# Toro S620 manufacture year?



## wallaceroger (Oct 7, 2019)

Hi guys, I'm brand new here. I bought a Toro S620 from a guy today and haven't been able to find out what year it was made. I can't find the serial# label so I guess it's probably come off at some point. It reminded me of the Jacobsen Sno-Burst my dad had when I was growing up. :smile2:



I know these were made for several years from the 80s to the 90s. Mine does not have the electric start, it's pullcord only. It starts and runs fine, but I wanted to find the correct manual for it online and see what parts are available if and when I need them.


----------



## Grunt (Nov 11, 2013)

Welcome to SBF. The S-620 replaced the S-200 and I would guess it is a late 80's model. Parts and manuals can be found on Toro's web site. 

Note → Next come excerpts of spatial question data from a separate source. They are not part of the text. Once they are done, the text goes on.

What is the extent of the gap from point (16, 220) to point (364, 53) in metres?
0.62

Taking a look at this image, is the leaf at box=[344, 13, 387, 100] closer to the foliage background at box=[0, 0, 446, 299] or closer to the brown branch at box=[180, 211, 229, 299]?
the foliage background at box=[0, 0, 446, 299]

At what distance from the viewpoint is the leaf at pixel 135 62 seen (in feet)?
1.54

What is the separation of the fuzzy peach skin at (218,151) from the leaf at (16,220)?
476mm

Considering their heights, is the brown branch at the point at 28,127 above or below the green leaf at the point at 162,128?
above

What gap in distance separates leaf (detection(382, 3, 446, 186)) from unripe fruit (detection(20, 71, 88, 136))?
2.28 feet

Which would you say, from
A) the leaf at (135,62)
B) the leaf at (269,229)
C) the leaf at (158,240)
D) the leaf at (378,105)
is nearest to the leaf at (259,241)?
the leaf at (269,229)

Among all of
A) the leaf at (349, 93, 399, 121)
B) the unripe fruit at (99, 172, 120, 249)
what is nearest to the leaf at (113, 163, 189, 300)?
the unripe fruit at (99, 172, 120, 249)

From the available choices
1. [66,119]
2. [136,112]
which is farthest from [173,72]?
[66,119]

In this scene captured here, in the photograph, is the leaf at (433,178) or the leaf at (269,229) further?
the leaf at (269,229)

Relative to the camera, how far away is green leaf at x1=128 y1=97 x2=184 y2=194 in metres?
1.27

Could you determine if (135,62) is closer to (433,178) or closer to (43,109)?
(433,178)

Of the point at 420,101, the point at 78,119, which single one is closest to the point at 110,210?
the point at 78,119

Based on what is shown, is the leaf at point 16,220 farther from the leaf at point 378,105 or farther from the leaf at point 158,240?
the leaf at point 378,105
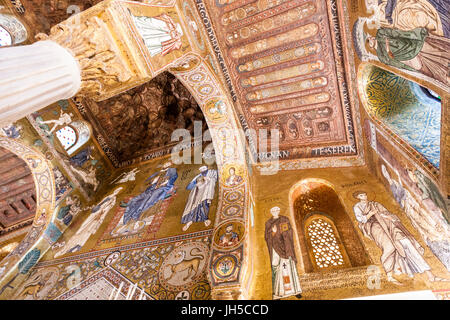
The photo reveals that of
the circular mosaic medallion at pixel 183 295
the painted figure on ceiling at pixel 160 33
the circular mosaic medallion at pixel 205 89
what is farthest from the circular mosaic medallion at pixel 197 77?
the circular mosaic medallion at pixel 183 295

https://www.toro.com/en/parts/partdetails?id=2964


----------



## malisha1 (Nov 16, 2018)

Pictures say a thousand words. Put up pics


----------



## Grunt (Nov 11, 2013)

Look for a metal tag bolted to the side of the motor-


----------



## UNDERTAKER (Dec 30, 2013)

*ALOHA From The Paradise City. :smiley-rpg027::smiley-rpg027::smiley-rpg027::smiley-rpg027::smiley-rpg027:*


----------



## wallaceroger (Oct 7, 2019)

Here are a couple photos. I tried to find the engine tag but it's currently in a small basement bathroom (don't ask), and not much room to work to remove the cover all the way.


Thanks guys!


----------



## James K (Mar 6, 2021)

Hello. The model number of that particular Toro snow blower is 38165. The Toro S-620 was made from 1985 to 1991. The electric start model was 38162. The tag on the engine is at the bottom. It is a Tecumseh engine tag.


----------



## James K (Mar 6, 2021)

I take that back. The 620 was made from 1984 to 1991.


----------



## db130 (Feb 16, 2013)

edit: didn't notice the OP's 2019 start date, will create my own thread.


----------